The company was founded on 12 February 1900 as Reinickendorf-Liebenwalde-Groß Schönebecker Eisenbahn AG to build and operate a local railway line linking Berlin-Wilhelmsruh (known then as Reinickendorf station) with Liebenwalde and Groß Schönebeck via a junction at Basdorf. Said railway opened on 21 May 1901. On 8 January 1927, the company received its current name, Niederbarnimer Eisenbahn-Aktiengesellschaft. Becoming a popular excursion line for Berliners, the nickname Heidekrautbahn (“the heather train”) was coined in the 1920s.

After the Second World War, NEB found itself running from Soviet-occupied Brandenburg into West Berlin. As part of the socialist reforms of East Germany, all private railways in the country were seized and nationalised into the Deutsche Reichsbahn. Uniquely, as it also held assets in West Berlin, NEB kept being a legal entity and only conferred the "management and right of use" of all its assets to Deutsche Reichsbahn by contract in 1950. This contract contained a clause about a renegotiation in the case of the reunification of Berlin.

Effectively, the trains and infrastructure on the former NEB network were run as part of the nationwide DR network from that point onwards. The NEB lines were connected to the main DR network via a newly built link from Berlin-Karow (East Berlin) to Schönwalde and from Wensickendorf via Schmachtenhagen to the Berlin Northern Railway as part of the Berlin Outer Freight Ring. After the construction of the Berlin Wall in August 1961, DR passenger train service was curtailed at Berlin-Blankenfelde station in East Berlin, with the West Berlin sections of the NEB line falling into disuse apart from minor goods traffic. In 1983, the stub from Schönwalde junction to Berlin-Blankenfelde closed for passenger traffic.

After German and Berlin reunification in 1990, the NEB company became active again, starting running goods trains in 1993. After lengthy negotiations, Deutsche Bahn AG wholly returned the infrastructure and other assets to Niederbarnimer Eisenbahn on 1 September 1998 as negotiated in the 1950 contract.
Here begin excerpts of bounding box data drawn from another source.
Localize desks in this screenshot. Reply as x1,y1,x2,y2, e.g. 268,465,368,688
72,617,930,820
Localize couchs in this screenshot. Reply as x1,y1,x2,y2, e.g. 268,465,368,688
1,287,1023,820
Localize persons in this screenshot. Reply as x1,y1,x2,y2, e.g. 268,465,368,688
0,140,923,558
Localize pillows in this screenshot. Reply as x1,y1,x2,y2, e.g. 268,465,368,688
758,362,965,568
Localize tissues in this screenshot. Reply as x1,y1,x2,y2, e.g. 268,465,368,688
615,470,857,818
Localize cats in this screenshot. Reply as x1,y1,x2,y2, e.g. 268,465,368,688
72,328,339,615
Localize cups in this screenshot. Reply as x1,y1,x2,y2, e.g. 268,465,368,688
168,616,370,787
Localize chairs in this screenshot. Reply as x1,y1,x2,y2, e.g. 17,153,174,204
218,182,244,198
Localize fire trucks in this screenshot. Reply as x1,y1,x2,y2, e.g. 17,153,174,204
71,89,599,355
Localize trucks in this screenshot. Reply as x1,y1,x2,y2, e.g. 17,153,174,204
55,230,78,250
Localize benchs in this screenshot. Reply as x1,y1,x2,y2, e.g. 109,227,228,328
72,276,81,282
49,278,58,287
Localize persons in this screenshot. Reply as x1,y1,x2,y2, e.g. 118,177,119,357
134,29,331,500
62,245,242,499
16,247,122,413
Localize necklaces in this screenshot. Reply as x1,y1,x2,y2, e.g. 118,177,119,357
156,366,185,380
In 1994, organisation of regional train services had been regionalised, with DB Regio, successor of DR passenger operations, continuing to run passenger trains on NEB infrastructure until its contract with Verkehrsverbund Berlin-Brandenburg (VBB) ran out in 2005. In 1997/98, passenger and goods traffic ended between Wensickendorf and Liebenwalde. In 2000, NEB acquired the Berlin-Karow to Schönwalde line from DB Netz, followed in 2001 by the Wensickendorf to Schmachtenhagen line. Since 2001, NEB has planned to reconstruct its original main line from Schönwalde to Berlin-Wilhelmsruh.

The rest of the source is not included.